Perhaps the most surprising argument is found in Chapter Eight: “ Ecquis Erit Modus? : The Vergilian Critique of Elegiac Amor ( Ecl. 10).” Building on the argument laid out in the previous chapter, Davis shows how the poet brings his investigation of insanus amor to a brilliant crescendo in this final poem: “[Vergil employs] the brilliant rhetorical strategy of making Gallus, the very inventor of Latin erotic elegy, enact his own emotional drama…[such that] the Vergilian critique of unbridled eros is indirectly mediated through the person of the elegiac amator himself” (141). The analysis is both persuasive and, for this reader, enjoyable. As the embodiment of elegiac poetry, Gallus resists any therapeutic solutions to assuage his pain, clinging instead—as the elegiac poet must—to the psychosis that informs his genre. Directing our attention to the numerous elegiac topoi in the poem, Davis unveils a unique generic experiment: “the transposition of the theme of elegiac amor to the genre of bucolic” poetry (144). Not surprisingly, the insanus amor requisite for elegiac is found wanting by the philosophical poet. The bucolic pose cannot sustain an elegiac poet who, like Meliboeus in Eclogue 1, refuses to relinquish his dementia. Yet philosophical criticism notwithstanding, Davis shows how, using the trope of amare as devotion to literature, the poet’s concluding song remains a tribute to his friend.
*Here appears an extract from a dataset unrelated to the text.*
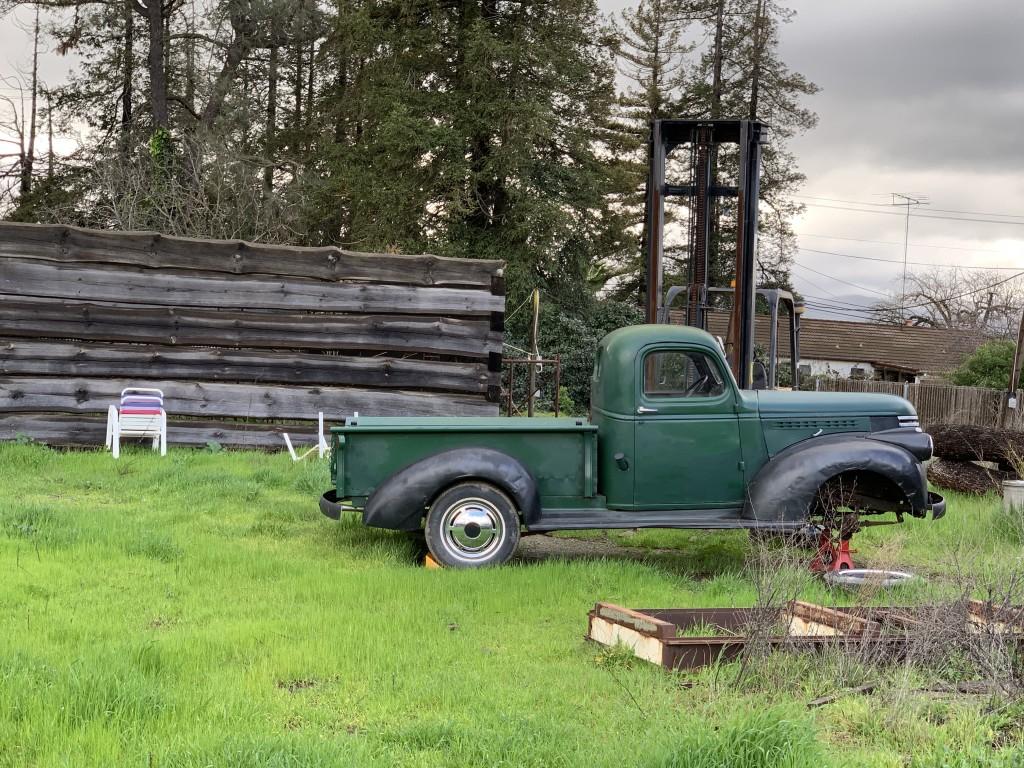 1946-chevy-still-standing.jpg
The final chapter, “Postlude: Dulcis Parthenope ” concisely summarizes Davis’s thesis and again addresses the poet’s use of Epicurean philosophy not as a didactic treatise but as means to explore “the central problematic informing the human effort to achieve happiness” (165). Returning once again to Book II of the Georgics, Davis contends that the common denominator for human happiness (in both the Georgics and the Eclogues) is understanding: “Above all, Vergil explicitly enunciates the view that true felicity is founded on sound cognitive premises” (168). This book is insightful and engaging; amatores of Vergil’s Eclogues (scholars, students, or enthusiasts) will find the work accessible and profitable.
Notes
1. The phrase was coined by A. Traina, (1986) [1965]: “ ‘Si numquam fallit imago’: Riflessioni sulle Bucoliche e l’epicuresmo.” In Poeti latini (e neolatini): Note e saggi filologici. 2 nd ed. Bologna: 163-174.
2. Davis credits I.M. Du Quesnay (1976) with suggesting the Vergilian invention of the apotheosis of Daphne: “Vergil’s Fourth Eclogue.” Papers of the Liverpool Latin Seminar 1: 25-100.
3.The quotation is from Traina (1986), p.74.